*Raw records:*
^^^^^^^^

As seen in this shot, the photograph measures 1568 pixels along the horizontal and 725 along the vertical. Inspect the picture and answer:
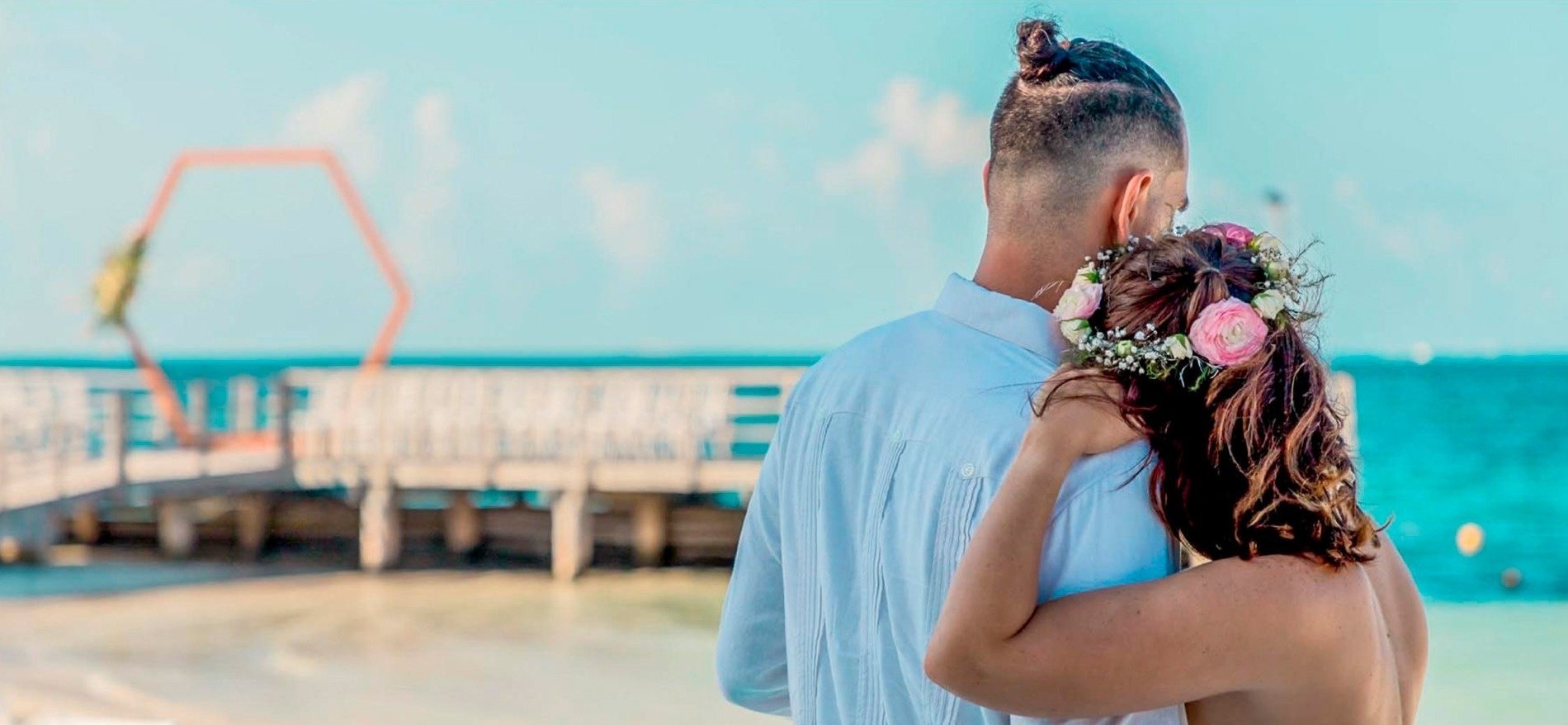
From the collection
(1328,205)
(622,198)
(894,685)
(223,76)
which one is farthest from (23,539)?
(223,76)

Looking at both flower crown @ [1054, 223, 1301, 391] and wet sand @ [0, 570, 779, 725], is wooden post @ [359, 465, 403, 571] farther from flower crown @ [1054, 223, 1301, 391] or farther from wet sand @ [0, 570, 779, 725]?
flower crown @ [1054, 223, 1301, 391]

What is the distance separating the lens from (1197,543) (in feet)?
4.84

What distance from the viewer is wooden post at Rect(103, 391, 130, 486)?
14.7 meters

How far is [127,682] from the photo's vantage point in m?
11.7

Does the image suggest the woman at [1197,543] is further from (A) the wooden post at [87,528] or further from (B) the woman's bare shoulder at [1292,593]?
(A) the wooden post at [87,528]

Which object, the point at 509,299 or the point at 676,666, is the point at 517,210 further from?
the point at 676,666

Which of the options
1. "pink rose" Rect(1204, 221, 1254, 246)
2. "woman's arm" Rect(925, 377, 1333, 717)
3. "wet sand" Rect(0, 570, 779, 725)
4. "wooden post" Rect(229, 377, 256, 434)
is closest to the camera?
"woman's arm" Rect(925, 377, 1333, 717)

^^^^^^^^

*EXERCISE TASK:*
Rewrite all of the items with every instance of "wet sand" changed to "damp sand" and nothing else altered. Leave the pictures out of your answer.

*RESULT OF THE EXERCISE:*
As seen in this shot, the photograph measures 1568 pixels along the horizontal and 725 along the vertical. Inspect the picture and answer:
From the collection
(1328,205)
(622,198)
(894,685)
(223,76)
which one is farthest from (23,539)?
(223,76)

Looking at both flower crown @ [1054, 223, 1301, 391] and damp sand @ [0, 570, 779, 725], is wooden post @ [359, 465, 403, 571] farther from flower crown @ [1054, 223, 1301, 391] or farther from damp sand @ [0, 570, 779, 725]?
flower crown @ [1054, 223, 1301, 391]

What is the distance separating the lens from (1197,543) (in feet)?
4.84

What distance from the viewer is wooden post at Rect(103, 391, 130, 486)?
14.7 meters

How far is [127,682] from the photo's vantage point in m?
11.7

Does the image suggest the woman at [1197,543] is further from (A) the wooden post at [87,528] or further from (B) the woman's bare shoulder at [1292,593]?
(A) the wooden post at [87,528]

Which object, the point at 509,299 or the point at 676,666, is the point at 517,210 further from?
the point at 676,666

Which of the options
1. "pink rose" Rect(1204, 221, 1254, 246)
2. "woman's arm" Rect(925, 377, 1333, 717)
3. "damp sand" Rect(0, 570, 779, 725)
4. "wooden post" Rect(229, 377, 256, 434)
is closest to the camera?
"woman's arm" Rect(925, 377, 1333, 717)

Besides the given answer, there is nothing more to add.